Aim a: Name every actor who appears in parentheses after a character's name in the film review below.

— BEGIN Document excerpt —

Sicario, the myth of American innocence & the war on drugs

SicarioIn the mid-nineties, my brother and I drove all the way down the west coast of Mexico, stopped in Guatemala for a couple of weeks, then drove up Mexico’s eastern coast to Texas and onto Florida. Our time in Mexico was pretty much problem free (with the exception of the time we were pulled over by narcotics police at a check point on a remote stretch of road outside Cancun and my brother dissed one of the cops – but that’s another story). Indeed, the only instance in which we were threatened with genuine violence occurred not in Mexico but when gun was pulled on us in a bar in Miami. I struggled to reconcile my memories of Mexico as I watched Denis Villeneuve’s Sicario.

Sicario (warning, spoilers follow) opens with a group of police, led by Kate Macer (Emily Blunt) busting into a house in the outer suburbs of Phoenix, suspected of having links to one of the Mexican drug cartels. There they make a gruesome discover. Entombed in the plasterboard walls are numerous corpses, wrapped in plastic, the victims of cartel kidnapping and murder. No sooner have forensics arrived to start cataloguing the bodies, then a bomb goes off in the backyard, killing two of the officers.

Kate is called into a meeting with her superiors and a mysterious man called Graver (Josh Brolin) and asked whether she wants to volunteer for a new assignment. The details are scarce but they promise it will involve her playing a bigger and more effective part in the war against the cartels. She agrees and before she knows it is on a plane to the Mexican city of Juarez with Graver and another man, Alejandro (Benicio Del Toro). They take possession of a nameless man who has vital information about cartel activities in the US and bring him back across the US/Mexico border, but not before being caught in a bloody shoot out with cartel members trying to intercept and take their captive back.

— END Document excerpt —
— BEGIN Listing —

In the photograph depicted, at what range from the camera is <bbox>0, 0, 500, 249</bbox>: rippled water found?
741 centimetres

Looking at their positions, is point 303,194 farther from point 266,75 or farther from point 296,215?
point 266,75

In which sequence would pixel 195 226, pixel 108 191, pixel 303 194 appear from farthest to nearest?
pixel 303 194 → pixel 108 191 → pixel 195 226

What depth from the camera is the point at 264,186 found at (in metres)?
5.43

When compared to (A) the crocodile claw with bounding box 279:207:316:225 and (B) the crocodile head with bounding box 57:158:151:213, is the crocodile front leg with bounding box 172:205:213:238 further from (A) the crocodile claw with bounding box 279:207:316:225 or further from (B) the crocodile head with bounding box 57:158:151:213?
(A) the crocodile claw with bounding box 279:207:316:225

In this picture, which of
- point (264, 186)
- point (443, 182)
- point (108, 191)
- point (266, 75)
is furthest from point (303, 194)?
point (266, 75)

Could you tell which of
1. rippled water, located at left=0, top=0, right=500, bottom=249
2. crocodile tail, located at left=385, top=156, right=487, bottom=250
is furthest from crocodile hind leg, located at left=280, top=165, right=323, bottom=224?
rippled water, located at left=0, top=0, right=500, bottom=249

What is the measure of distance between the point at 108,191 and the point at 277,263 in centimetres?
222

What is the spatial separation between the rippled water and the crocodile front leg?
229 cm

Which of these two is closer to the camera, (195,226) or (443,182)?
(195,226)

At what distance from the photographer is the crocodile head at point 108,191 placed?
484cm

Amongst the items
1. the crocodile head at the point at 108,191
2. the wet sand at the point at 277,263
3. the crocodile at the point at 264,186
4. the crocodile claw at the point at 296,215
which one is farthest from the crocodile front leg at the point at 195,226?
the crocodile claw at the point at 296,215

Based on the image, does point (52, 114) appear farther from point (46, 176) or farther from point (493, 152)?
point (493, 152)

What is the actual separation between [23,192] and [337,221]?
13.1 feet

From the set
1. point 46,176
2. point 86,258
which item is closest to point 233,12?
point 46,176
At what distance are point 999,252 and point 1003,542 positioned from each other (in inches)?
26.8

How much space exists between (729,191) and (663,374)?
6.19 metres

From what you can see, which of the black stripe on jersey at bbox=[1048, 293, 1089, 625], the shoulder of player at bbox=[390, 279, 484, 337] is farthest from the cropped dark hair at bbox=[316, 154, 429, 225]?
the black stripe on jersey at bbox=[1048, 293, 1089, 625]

— END Listing —

Aim b: Show each line of the listing above that contains the string "rippled", treating case as significant.

Task result a: Emily Blunt, Josh Brolin, Benicio Del Toro

Task result b:
In the photograph depicted, at what range from the camera is <bbox>0, 0, 500, 249</bbox>: rippled water found?
1. rippled water, located at left=0, top=0, right=500, bottom=249
rippled water, located at left=0, top=0, right=500, bottom=249
What is the spatial separation between the rippled water and the crocodile front leg?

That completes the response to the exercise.